▶ [Selected extract]
******

HAPPY BIRTHDAY TO ME!
It's my BIRTHDAY! YAH! And for the first time in two years, I'm actually going to change ages on my birthday. What? Huh? Run that one by me again, you say?
Well, last year I was 48 the day before my birthday (or so I thought) and then I discovered that somehow I was turning 48 ON my birthday, so even though I had a birthday, I didn't get any older. Okay, so I did. I'm sort of magical, but not SO magical that I can warp time. To that degree anyway. The real story is that the year I was really 47, I THOUGHT I was 48. I know, I know. How could someone actually forget how old they were!? But I did. Really. It must be part of that getting old business.
So, anyhooooo, after two years of holding steady, I've finally jumped forward to .... drum roll..... 49.

******

▶ [Dataset rows]
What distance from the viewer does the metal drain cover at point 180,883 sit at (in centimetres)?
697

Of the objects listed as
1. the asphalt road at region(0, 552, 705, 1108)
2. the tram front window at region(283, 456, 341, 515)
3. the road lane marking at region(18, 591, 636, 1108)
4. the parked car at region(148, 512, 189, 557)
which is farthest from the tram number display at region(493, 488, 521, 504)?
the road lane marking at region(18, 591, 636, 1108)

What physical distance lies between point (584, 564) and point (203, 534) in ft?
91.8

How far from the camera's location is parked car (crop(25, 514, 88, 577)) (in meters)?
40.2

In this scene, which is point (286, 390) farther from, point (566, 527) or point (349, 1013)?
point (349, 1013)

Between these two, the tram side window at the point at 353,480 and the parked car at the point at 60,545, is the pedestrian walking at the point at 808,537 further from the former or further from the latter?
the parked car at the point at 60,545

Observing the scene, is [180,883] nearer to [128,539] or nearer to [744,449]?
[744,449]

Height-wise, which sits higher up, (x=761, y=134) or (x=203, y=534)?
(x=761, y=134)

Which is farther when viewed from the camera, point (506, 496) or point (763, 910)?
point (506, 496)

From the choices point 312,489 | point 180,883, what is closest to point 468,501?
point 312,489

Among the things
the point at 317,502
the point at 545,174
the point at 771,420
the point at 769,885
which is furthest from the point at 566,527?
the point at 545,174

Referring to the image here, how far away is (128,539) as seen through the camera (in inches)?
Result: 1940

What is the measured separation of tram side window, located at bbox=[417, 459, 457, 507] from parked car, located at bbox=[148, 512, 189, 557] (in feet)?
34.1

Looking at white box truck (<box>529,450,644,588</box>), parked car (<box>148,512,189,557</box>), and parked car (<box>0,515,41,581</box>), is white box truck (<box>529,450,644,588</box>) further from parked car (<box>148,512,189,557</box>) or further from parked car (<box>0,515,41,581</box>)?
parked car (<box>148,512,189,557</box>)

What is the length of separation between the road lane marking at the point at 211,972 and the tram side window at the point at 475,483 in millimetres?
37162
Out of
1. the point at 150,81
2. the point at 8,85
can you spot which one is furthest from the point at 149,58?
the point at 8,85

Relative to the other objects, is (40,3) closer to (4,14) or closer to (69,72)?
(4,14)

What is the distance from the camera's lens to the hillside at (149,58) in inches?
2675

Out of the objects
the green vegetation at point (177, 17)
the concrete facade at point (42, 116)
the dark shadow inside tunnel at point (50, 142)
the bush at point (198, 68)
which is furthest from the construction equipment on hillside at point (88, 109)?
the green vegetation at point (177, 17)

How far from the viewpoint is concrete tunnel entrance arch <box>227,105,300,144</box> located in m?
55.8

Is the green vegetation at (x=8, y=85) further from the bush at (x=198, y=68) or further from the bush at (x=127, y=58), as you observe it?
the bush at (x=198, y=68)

******

▶ [List of tasks]
[1] From the birthday post, reproduce the passage that begins at the words "HAPPY BIRTHDAY TO" and stops after the words "again, you say?".
[2] Summarize the birthday post in two sentences.

▶ [Responses in order]
[1]
HAPPY BIRTHDAY TO ME!
It's my BIRTHDAY! YAH! And for the first time in two years, I'm actually going to change ages on my birthday. What? Huh? Run that one by me again, you say?

[2] The writer celebrates a birthday and says that, for the first time in two years, it will bring an actual change in age. Having mistakenly believed they were 48 during the year they were really 47, the writer seemed not to get older on last year's birthday, and now turns 49.